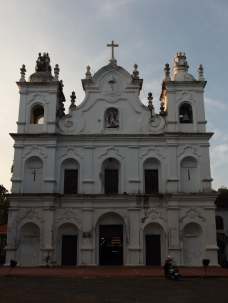 St Michael's Church at Anjuna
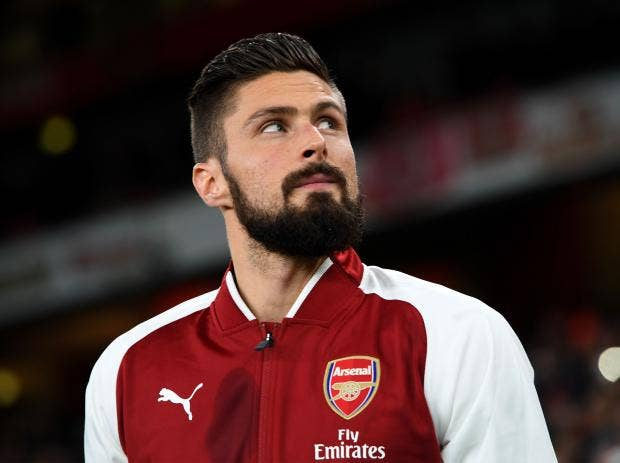 Arsene Wenger Admits Olivier Giroud Could Leave Arsenal If Pierre Emerick Aubameyang Arrives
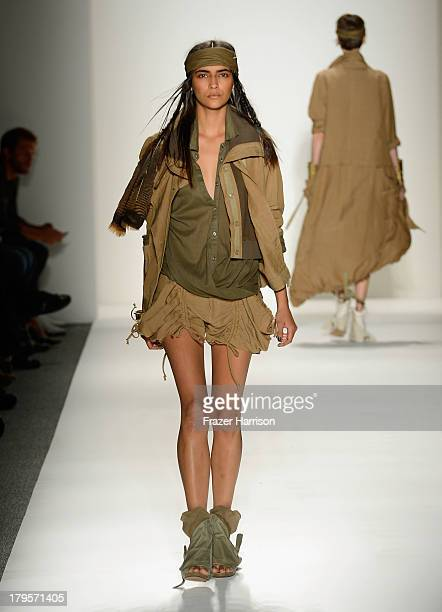 A model walks the runway during Nicholas K Spring 2014 fashion show at MercedesBenz Fashion Week Spring 2014 Official Coverage Best Of Runway Day 1...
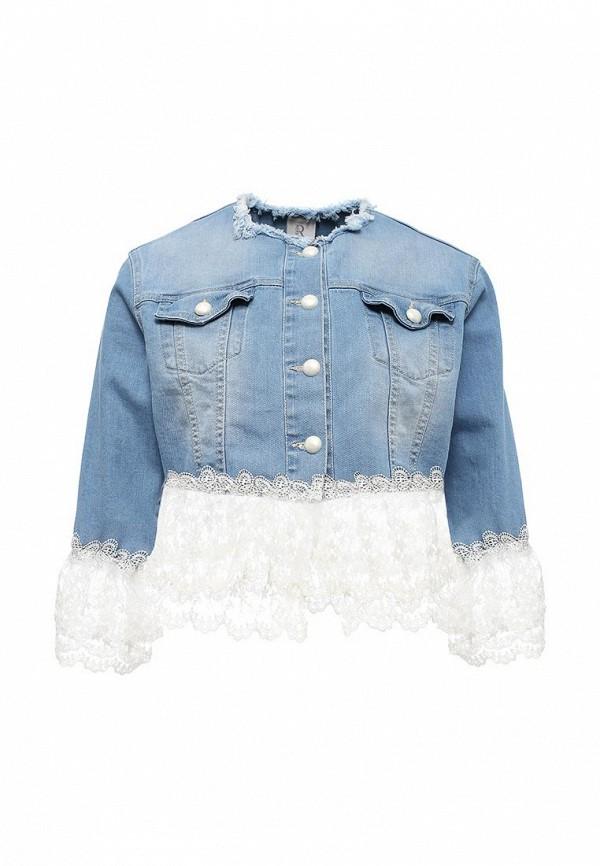 Куртка джинсовая Rinascimento Rinascimento RI005EWSDX54 куртка утепленная rinascimento rinascimento ri005ewwct87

^^^^^^^^^^^^^^^^

_Aim of the task_: Please set down each line of the listing above word for word, skipping any pictures.

_The answer_:
 St Michael's Church at Anjuna
 Arsene Wenger Admits Olivier Giroud Could Leave Arsenal If Pierre Emerick Aubameyang Arrives
 A model walks the runway during Nicholas K Spring 2014 fashion show at MercedesBenz Fashion Week Spring 2014 Official Coverage Best Of Runway Day 1...
 Куртка джинсовая Rinascimento Rinascimento RI005EWSDX54 куртка утепленная rinascimento rinascimento ri005ewwct87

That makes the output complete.